Radiation Therapy May Help Mend a Broken Heart
WebMD News Archive
Moses says the study group has subsequently solved the blood-clotting problem by implanting fewer stents and treating patients with anticlotting drugs for longer periods. Some 500 radiated patients treated in this manner had late thrombosis rates that were no different from patients who did not receive radiation, he says.

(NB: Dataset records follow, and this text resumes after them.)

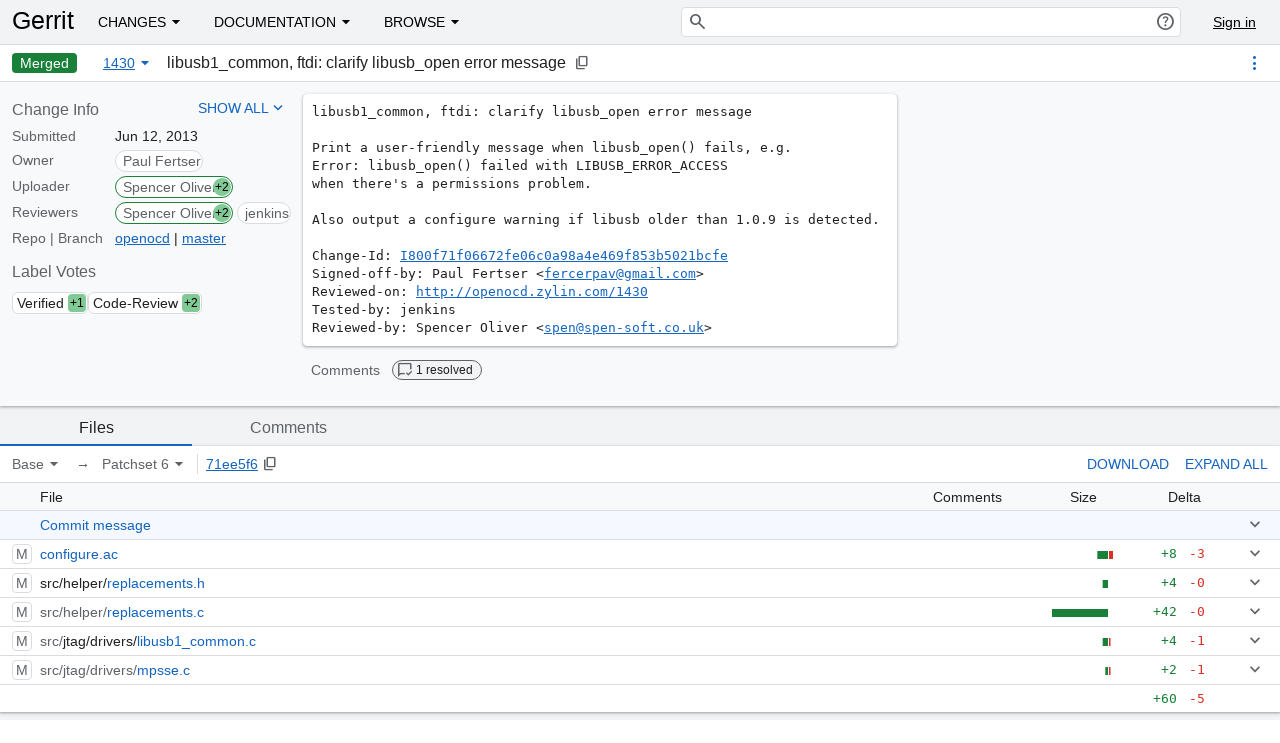

--- FILE ---
content_type: text/html;charset=utf-8
request_url: https://review.openocd.org/c/openocd/+/1430/
body_size: 1533
content:
<!DOCTYPE html>
<html lang="en">
<meta charset="utf-8">
<meta name="description" content="Gerrit Code Review">
<meta name="referrer" content="never">
<meta name="viewport" content="width=device-width, initial-scale=1, maximum-scale=1, user-scalable=0">
<noscript>To use PolyGerrit, please enable JavaScript in your browser settings, and then refresh this page.</noscript><script>window.polymerSkipLoadingFontRoboto = true; window.CLOSURE_NO_DEPS = true; window.DEFAULT_DETAIL_HEXES = {changePage: '1916314',}; window.PRELOADED_QUERIES = {};window.INITIAL_DATA = JSON.parse('\x7b\x22\/config\/server\/version\x22: \x223.7.2\x22, \x22\/config\/server\/info\x22: \x7b\x22accounts\x22:\x7b\x22visibility\x22:\x22ALL\x22,\x22default_display_name\x22:\x22FULL_NAME\x22\x7d,\x22auth\x22:\x7b\x22auth_type\x22:\x22OPENID\x22,\x22editable_account_fields\x22:\x5b\x22FULL_NAME\x22,\x22USER_NAME\x22,\x22REGISTER_NEW_EMAIL\x22\x5d,\x22git_basic_auth_policy\x22:\x22HTTP\x22\x7d,\x22change\x22:\x7b\x22allow_blame\x22:true,\x22update_delay\x22:300,\x22mergeability_computation_behavior\x22:\x22API_REF_UPDATED_AND_CHANGE_REINDEX\x22,\x22enable_attention_set\x22:true\x7d,\x22download\x22:\x7b\x22schemes\x22:\x7b\x22anonymous http\x22:\x7b\x22url\x22:\x22https:\/\/review.openocd.org\/$\x7bproject\x7d\x22,\x22commands\x22:\x7b\x7d,\x22clone_commands\x22:\x7b\x22Clone with commit-msg hook\x22:\x22git clone \\\x22https:\/\/review.openocd.org\/$\x7bproject\x7d\\\x22 \\u0026\\u0026 (cd \\\x22$\x7bproject-base-name\x7d\\\x22 \\u0026\\u0026 mkdir -p `git rev-parse --git-dir`\/hooks\/ \\u0026\\u0026 curl -Lo `git rev-parse --git-dir`\/hooks\/commit-msg https:\/\/review.openocd.org\/tools\/hooks\/commit-msg \\u0026\\u0026 chmod +x `git rev-parse --git-dir`\/hooks\/commit-msg)\x22,\x22Clone\x22:\x22git clone \\\x22https:\/\/review.openocd.org\/$\x7bproject\x7d\\\x22\x22\x7d\x7d\x7d,\x22archives\x22:\x5b\x22tgz\x22,\x22tar\x22,\x22tbz2\x22,\x22txz\x22\x5d\x7d,\x22gerrit\x22:\x7b\x22all_projects\x22:\x22All-Projects\x22,\x22all_users\x22:\x22All-Users\x22,\x22doc_search\x22:true\x7d,\x22note_db_enabled\x22:true,\x22plugin\x22:\x7b\x22js_resource_paths\x22:\x5b\x5d\x7d,\x22sshd\x22:\x7b\x7d,\x22suggest\x22:\x7b\x22from\x22:0\x7d,\x22user\x22:\x7b\x22anonymous_coward_name\x22:\x22Name of user not set\x22\x7d,\x22receive\x22:\x7b\x22enable_signed_push\x22:false\x7d,\x22submit_requirement_dashboard_columns\x22:\x5b\x5d\x7d, \x22\/config\/server\/top-menus\x22: \x5b\x5d\x7d');window.ENABLED_EXPERIMENTS = JSON.parse('\x5b\x22UiFeature__patchset_comments\x22,\x22UiFeature__submit_requirements_ui\x22\x5d');</script>
<link rel="icon" type="image/x-icon" href="/favicon.ico">
<link rel="preload" href="/changes/openocd~1430/detail?O=1916314" as="fetch" type="application/json" crossorigin="anonymous"/>
<link rel="preload" href="/changes/openocd~1430/comments?enable-context=true&context-padding=3" as="fetch" type="application/json" crossorigin="anonymous"/>
<link rel="preload" href="/changes/openocd~1430/robotcomments" as="fetch" type="application/json" crossorigin="anonymous"/>
<link rel="preload" href="/changes/?q=change:1430" as="fetch" type="application/json" crossorigin="anonymous"/>
<link rel="preload" href="/fonts/opensans-latin-400.woff2" as="font" type="font/woff2" crossorigin="anonymous">
<link rel="preload" href="/fonts/opensans-latin-600.woff2" as="font" type="font/woff2" crossorigin="anonymous">
<link rel="preload" href="/fonts/opensans-latin-700.woff2" as="font" type="font/woff2" crossorigin="anonymous">
<link rel="preload" href="/fonts/opensans-latin-ext-400.woff2" as="font" type="font/woff2" crossorigin="anonymous">
<link rel="preload" href="/fonts/opensans-latin-ext-600.woff2" as="font" type="font/woff2" crossorigin="anonymous">
<link rel="preload" href="/fonts/opensans-latin-ext-700.woff2" as="font" type="font/woff2" crossorigin="anonymous">
<link rel="preload" href="/fonts/roboto-latin-400.woff2" as="font" type="font/woff2" crossorigin="anonymous">
<link rel="preload" href="/fonts/roboto-latin-500.woff2" as="font" type="font/woff2" crossorigin="anonymous">
<link rel="preload" href="/fonts/roboto-latin-700.woff2" as="font" type="font/woff2" crossorigin="anonymous">
<link rel="preload" href="/fonts/roboto-latin-ext-400.woff2" as="font" type="font/woff2" crossorigin="anonymous">
<link rel="preload" href="/fonts/roboto-latin-ext-500.woff2" as="font" type="font/woff2" crossorigin="anonymous">
<link rel="preload" href="/fonts/roboto-latin-ext-700.woff2" as="font" type="font/woff2" crossorigin="anonymous">
<link rel="preload" href="/fonts/roboto-mono-latin-400.woff2" as="font" type="font/woff2" crossorigin="anonymous">
<link rel="preload" href="/fonts/roboto-mono-latin-500.woff2" as="font" type="font/woff2" crossorigin="anonymous">
<link rel="preload" href="/fonts/roboto-mono-latin-700.woff2" as="font" type="font/woff2" crossorigin="anonymous">
<link rel="preload" href="/fonts/roboto-mono-latin-ext-400.woff2" as="font" type="font/woff2" crossorigin="anonymous">
<link rel="preload" href="/fonts/roboto-mono-latin-ext-500.woff2" as="font" type="font/woff2" crossorigin="anonymous">
<link rel="preload" href="/fonts/roboto-mono-latin-ext-700.woff2" as="font" type="font/woff2" crossorigin="anonymous">
<link rel="preload" href="/fonts/material-icons.woff2" as="font" type="font/woff2" crossorigin="anonymous">
<link rel="preload" as="style" href="/styles/fonts.css">
<link rel="preload" as="style" href="/styles/material-icons.css">
<link rel="preload" as="style" href="/styles/main.css">
<script src="/bower_components/webcomponentsjs/webcomponents-lite.js"></script>
<link rel="stylesheet" href="/styles/fonts.css">
<link rel="stylesheet" href="/styles/material-icons.css">
<link rel="stylesheet" href="/styles/main.css">
<body unresolved>
<gr-app id="pg-app"></gr-app>
<script src="/elements/gr-app.js" crossorigin="anonymous"></script>


--- FILE ---
content_type: text/css
request_url: https://review.openocd.org/styles/main.css
body_size: 813
content:
/*
Copyright (C) 2015 The Android Open Source Project

Licensed under the Apache License, Version 2.0 (the "License");
you may not use this file except in compliance with the License.
You may obtain a copy of the License at

http://www.apache.org/licenses/LICENSE-2.0

Unless required by applicable law or agreed to in writing, software
distributed under the License is distributed on an "AS IS" BASIS,
WITHOUT WARRANTIES OR CONDITIONS OF ANY KIND, either express or implied.
See the License for the specific language governing permissions and
limitations under the License.
*/

*,
*::after,
*::before {
  box-sizing: border-box;
  margin: 0;
  padding: 0;
}

html {
  -webkit-text-size-adjust: none;
  /*
   * Default browser fonts are 16px. We want users with default settings to see
   * a base font of 14px. 14/16 = .875. This needs to be in html because
   * can use rems based on this font-size throughout the app.
   */
  font-size: .875em;
}
html,
body {
  height: 100%;
  transition: none; /* Override the default Polymer fade-in. */
}
body {
  /*
   * IE has shoddy support for the font shorthand property.
   * Work around this using font-size and font-family.
   */
  -webkit-text-size-adjust: none;
  font-family: var(--font-family, ''), 'Roboto', Arial, sans-serif;
  font-size: var(--font-size-normal, 1rem);
  line-height: var(--line-height-normal, 1.4);
  color: var(--primary-text-color, black);
}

"In retrospect, it is obvious that patients should stay on [anticlotting] therapy, but we certainly didn't know that when we started out," he says. "We believe the strategy we have now is safe and effective. Patients who would have previously faced bypass surgery when stenting failed now have an effective technique to avoid surgery."
In a separate study, conducted at research centers across Europe, the use of beta radiation for the prevention of artery reclogging following angioplasty was evaluated. Again, researchers found a dramatic reduction in arterial renarrowing after beta radiation was given.
Like the U.S. group, the European researchers reported a big increase in blood clotting among patients receiving stents, but they also concluded that this problem could be successfully addressed with an appropriate drug-treatment strategy.
"The concerns we had about late thrombosis in the Gamma One Trial, and in previous studies, have been settled now that we have extended the [anticlotting] therapy and have tried to eliminate the introduction of new stents," Gamma One Trial author Martin D. Leon, MD, tells WebMD. "There are about 150,000 cases of [artery reblocking after stenting] each year in the U.S. alone, so you can imagine that a fair number of patients are now going to get this therapy."